Read: any file, any path. Write/edit: no Terraform under ./infra/, ever. Bash: anything starting with git, go, ls, cat, grep, find runs without asking; anything starting with sudo, rm -rf /, or a curl-pipe-to-shell is hard-blocked. GitHub MCP: read side allowed, write side falls through to the approval flow. Two skills from the internal marketplace plugin are blacklisted but the rest of the plugin still works.

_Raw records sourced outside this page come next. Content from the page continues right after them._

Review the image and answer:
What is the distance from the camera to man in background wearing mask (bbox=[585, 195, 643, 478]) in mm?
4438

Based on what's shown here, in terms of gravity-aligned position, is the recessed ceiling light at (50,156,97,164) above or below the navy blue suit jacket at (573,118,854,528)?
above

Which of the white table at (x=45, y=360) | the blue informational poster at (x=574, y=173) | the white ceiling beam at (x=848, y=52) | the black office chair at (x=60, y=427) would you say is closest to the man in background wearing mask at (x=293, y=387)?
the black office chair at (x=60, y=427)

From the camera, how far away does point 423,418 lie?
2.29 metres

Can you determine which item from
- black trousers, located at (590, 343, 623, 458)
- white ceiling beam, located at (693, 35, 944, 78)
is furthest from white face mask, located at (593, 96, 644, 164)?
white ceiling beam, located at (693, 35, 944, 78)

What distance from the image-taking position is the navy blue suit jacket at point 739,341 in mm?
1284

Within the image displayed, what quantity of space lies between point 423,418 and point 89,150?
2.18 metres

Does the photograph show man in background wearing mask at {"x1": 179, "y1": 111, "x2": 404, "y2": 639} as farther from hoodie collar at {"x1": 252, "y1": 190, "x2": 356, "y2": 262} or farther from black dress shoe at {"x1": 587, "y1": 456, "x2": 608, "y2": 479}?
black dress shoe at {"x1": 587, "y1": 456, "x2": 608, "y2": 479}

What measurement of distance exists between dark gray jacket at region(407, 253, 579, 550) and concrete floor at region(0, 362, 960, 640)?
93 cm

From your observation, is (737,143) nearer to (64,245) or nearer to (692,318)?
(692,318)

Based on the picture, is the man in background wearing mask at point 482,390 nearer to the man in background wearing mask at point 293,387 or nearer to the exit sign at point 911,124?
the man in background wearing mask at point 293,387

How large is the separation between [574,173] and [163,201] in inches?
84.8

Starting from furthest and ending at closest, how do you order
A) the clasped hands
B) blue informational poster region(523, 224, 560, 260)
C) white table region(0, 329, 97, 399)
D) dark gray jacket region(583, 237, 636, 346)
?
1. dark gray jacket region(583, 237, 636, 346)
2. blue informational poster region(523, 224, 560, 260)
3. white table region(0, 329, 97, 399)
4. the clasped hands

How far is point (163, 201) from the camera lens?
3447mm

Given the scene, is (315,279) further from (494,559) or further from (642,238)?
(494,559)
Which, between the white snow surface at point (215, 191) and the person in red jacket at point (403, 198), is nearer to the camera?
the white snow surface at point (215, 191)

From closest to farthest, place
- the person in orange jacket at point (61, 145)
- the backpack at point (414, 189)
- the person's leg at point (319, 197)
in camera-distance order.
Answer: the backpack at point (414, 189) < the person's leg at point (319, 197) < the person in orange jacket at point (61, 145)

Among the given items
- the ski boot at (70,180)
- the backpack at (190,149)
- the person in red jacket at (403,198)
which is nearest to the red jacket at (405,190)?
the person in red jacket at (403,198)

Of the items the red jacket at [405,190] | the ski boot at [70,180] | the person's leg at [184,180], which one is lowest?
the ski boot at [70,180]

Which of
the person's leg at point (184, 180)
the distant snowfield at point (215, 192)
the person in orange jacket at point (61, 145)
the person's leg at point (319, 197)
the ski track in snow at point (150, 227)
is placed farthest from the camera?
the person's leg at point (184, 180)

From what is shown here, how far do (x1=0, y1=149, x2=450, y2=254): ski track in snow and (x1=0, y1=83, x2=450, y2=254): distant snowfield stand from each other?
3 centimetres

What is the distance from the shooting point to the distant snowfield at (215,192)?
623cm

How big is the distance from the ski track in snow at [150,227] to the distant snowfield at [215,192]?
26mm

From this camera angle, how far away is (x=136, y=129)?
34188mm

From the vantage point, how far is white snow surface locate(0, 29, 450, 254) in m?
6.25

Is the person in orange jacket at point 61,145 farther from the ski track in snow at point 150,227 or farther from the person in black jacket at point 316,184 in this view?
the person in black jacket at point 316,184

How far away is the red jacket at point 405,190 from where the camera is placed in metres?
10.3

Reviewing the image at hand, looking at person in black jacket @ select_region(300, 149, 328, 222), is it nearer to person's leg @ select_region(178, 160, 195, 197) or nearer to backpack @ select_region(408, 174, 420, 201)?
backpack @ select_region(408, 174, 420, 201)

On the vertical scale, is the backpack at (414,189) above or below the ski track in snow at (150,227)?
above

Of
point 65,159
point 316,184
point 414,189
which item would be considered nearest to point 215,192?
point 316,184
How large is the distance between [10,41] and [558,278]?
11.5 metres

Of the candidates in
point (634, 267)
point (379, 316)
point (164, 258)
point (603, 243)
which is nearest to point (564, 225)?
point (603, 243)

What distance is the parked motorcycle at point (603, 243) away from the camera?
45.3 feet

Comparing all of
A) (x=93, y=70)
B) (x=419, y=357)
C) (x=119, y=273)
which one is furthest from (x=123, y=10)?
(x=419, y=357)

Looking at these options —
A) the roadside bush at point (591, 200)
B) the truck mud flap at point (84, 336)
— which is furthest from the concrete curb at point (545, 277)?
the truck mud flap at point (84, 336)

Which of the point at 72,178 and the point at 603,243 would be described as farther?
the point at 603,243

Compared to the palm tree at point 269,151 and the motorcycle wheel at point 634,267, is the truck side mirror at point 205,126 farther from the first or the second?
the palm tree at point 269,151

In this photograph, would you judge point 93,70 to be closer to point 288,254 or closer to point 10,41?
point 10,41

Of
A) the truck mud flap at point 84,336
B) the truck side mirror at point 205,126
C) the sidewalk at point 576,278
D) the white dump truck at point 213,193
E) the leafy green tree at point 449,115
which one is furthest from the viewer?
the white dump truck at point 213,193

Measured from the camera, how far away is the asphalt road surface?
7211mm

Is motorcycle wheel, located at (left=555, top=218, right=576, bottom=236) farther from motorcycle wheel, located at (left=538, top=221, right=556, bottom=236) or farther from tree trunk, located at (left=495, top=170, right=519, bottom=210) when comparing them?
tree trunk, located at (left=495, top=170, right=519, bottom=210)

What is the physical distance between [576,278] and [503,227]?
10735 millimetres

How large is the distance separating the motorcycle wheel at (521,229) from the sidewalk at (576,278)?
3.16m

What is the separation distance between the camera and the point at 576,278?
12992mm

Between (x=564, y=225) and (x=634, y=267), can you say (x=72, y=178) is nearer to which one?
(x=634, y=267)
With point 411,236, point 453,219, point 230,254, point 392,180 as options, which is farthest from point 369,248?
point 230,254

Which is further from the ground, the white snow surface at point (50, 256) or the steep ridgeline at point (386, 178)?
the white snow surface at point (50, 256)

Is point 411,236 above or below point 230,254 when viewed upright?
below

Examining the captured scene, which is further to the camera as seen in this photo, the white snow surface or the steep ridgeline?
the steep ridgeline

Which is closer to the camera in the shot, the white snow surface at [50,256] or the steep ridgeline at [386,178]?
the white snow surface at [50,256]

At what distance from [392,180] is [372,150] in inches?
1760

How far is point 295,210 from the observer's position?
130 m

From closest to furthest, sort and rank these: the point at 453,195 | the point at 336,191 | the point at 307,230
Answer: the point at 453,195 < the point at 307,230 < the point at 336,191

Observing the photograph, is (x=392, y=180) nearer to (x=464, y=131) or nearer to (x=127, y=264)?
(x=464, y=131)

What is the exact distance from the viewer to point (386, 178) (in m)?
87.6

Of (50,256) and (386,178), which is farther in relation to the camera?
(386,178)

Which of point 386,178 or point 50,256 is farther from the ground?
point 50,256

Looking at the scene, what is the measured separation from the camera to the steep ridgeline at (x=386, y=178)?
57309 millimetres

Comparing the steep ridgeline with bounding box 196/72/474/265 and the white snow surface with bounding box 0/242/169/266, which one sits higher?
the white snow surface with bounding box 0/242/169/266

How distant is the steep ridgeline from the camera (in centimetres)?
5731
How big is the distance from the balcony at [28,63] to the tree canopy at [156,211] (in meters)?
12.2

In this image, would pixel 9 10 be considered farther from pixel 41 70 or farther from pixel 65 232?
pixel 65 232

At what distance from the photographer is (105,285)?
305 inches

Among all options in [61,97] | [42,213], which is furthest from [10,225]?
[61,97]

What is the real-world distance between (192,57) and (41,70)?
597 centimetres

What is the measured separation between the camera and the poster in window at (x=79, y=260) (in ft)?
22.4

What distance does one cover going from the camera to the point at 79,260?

A week of work with this setup: about three or four prompts a day go to approval — the new patterns I haven’t seen before — and none of them are ls.

Impact

• Permission prompts went from ~40/day to ~3/day after the first wave of /fewer-permission-prompts + a hand-curated deny block. The 3/day is what I want: it forces me to read what I’m about to approve.
• Two near-incidents prevented in the first month after adding Bash(rm -rf /*) and Edit(./prod/**) to deny — Claude proposed both during refactors, the hard block stopped them.
• One plugin update changed a skill’s behaviour silently; the per-skill deny I had on the risky one kept it inert until I had time to read the new version.

Technical decisions

• Wildcards over per-command rules. Maintaining Bash(git status), Bash(git diff), Bash(git log), Bash(git checkout *), etc. is unsustainable. Bash(git *) plus a tight deny block on the dangerous half is what I converged on.
• /fewer-permission-prompts to bootstrap, never as the source of truth. It seeds the allow list. The deny list is hand-written: the skill never proposes those.
• enabledPlugins for off-by-default, deny for surgical opt-out. Disabling a whole plugin is the right call when you don’t trust the publisher; denying specific skills/tools is the right call when you trust the plugin overall but not one or two pieces of it. Both levers exist for a reason — don’t only use the first one.
• Project-local for risky paths, user-level for personal habit. The deny on ./prod/** lives in the project’s committed settings so it applies to every teammate. The allow on Bash(go *) lives in my personal config; not everyone wants it.

Real limitations

• Wildcards in Bash() are string patterns, not shell ASTs. Bash(git *) does not understand that git diff | xargs rm is dangerous — the prefix matches. The deny block on rm -rf catches it; the allow alone would not.
• /fewer-permission-prompts does not know what your plugins expose. It only learns from Bash history. Skills, agents, and MCP tools you’ve approved show up as “approved” but the skill won’t synthesise an allow for them. You add those by hand.
• A new plugin update can ship new skills. Your deny list only covers what existed when you wrote it. The first turn after a plugin update is the turn to actually read the changelog instead of mashing Enter.
• No “preview the policy” command. There’s no claude settings explain Bash(rm -rf X) that tells you which layer would win. When something feels wrong, you grep the four settings.json files by hand.

The dial is a habit, not a one-time config. Treat the file like a .bashrc: edit it as you learn what your real day looks like, not what your first day told you it would look like.